_TASK BRIEF_:
Please copy the entries below word for word, omitting the pictures.

_DATA SUPPLIED_:
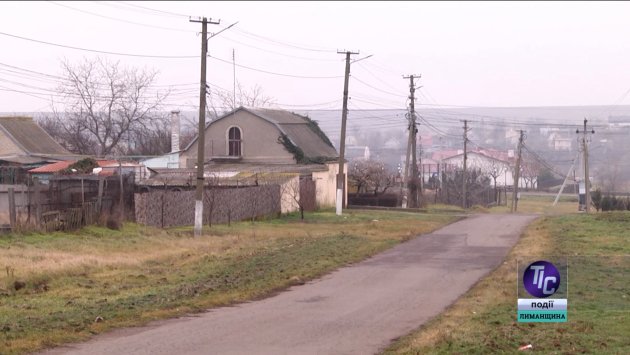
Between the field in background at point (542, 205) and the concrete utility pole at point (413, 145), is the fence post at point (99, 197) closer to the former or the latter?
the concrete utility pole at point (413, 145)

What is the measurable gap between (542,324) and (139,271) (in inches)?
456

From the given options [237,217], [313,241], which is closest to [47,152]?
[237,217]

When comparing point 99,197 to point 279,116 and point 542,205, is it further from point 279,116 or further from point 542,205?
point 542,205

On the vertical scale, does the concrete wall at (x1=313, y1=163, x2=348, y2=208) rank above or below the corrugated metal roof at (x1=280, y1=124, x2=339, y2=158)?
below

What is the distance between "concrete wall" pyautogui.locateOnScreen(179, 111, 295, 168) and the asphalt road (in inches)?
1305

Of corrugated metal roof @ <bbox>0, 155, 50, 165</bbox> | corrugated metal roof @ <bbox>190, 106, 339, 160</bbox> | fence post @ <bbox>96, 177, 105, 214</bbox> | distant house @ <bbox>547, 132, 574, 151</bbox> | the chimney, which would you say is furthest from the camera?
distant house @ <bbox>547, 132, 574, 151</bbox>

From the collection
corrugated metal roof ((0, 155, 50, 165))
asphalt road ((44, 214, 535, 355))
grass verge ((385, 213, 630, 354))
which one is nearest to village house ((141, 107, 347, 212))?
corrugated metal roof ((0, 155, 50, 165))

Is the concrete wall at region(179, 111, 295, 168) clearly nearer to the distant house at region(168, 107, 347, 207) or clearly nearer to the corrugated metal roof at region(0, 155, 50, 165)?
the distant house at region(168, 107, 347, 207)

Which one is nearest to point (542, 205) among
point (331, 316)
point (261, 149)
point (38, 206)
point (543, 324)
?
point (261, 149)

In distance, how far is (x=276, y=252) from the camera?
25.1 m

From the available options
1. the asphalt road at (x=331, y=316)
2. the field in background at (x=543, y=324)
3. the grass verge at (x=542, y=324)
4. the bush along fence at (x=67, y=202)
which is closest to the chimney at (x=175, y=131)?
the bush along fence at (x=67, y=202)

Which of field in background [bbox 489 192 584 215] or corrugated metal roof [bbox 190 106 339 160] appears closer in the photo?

_OUTPUT FOR THIS EXERCISE_:
Between the field in background at point (542, 205) and the concrete utility pole at point (413, 145), is the fence post at point (99, 197) closer to the former or the latter?
the concrete utility pole at point (413, 145)

What is the measurable gap between (542,324) and (139,271) (in inches)?
456

From the given options [237,217], [313,241], which is closest to [47,152]?
[237,217]

When comparing point 99,197 to point 279,116 and point 542,205, is it further from point 279,116 or further from point 542,205?
point 542,205

On the vertical scale, does the concrete wall at (x1=313, y1=163, x2=348, y2=208) rank above or below the corrugated metal roof at (x1=280, y1=124, x2=339, y2=158)?
below

What is the distance between "concrete wall" pyautogui.locateOnScreen(179, 111, 295, 168) and the asphalt road (in inches)?
1305

Of corrugated metal roof @ <bbox>0, 155, 50, 165</bbox> | corrugated metal roof @ <bbox>190, 106, 339, 160</bbox> | fence post @ <bbox>96, 177, 105, 214</bbox> | distant house @ <bbox>547, 132, 574, 151</bbox> | the chimney, which would you say is furthest from the camera?
distant house @ <bbox>547, 132, 574, 151</bbox>

From the collection
corrugated metal roof ((0, 155, 50, 165))
asphalt road ((44, 214, 535, 355))
grass verge ((385, 213, 630, 354))
which one is nearest to village house ((141, 107, 347, 212))?
corrugated metal roof ((0, 155, 50, 165))

Is the concrete wall at region(179, 111, 295, 168) clearly nearer to the distant house at region(168, 107, 347, 207) or clearly nearer to the corrugated metal roof at region(0, 155, 50, 165)?
the distant house at region(168, 107, 347, 207)

Which one is nearest to point (542, 205) among
point (331, 316)
point (261, 149)
point (38, 206)
point (543, 324)
?
point (261, 149)

In distance, how far is (x=276, y=252) from the camera?
25.1 m

From the available options
1. the asphalt road at (x=331, y=316)
2. the field in background at (x=543, y=324)
3. the grass verge at (x=542, y=324)
4. the bush along fence at (x=67, y=202)
which is closest to the chimney at (x=175, y=131)?
the bush along fence at (x=67, y=202)

Which of field in background [bbox 489 192 584 215] or corrugated metal roof [bbox 190 106 339 160] appears closer in the photo?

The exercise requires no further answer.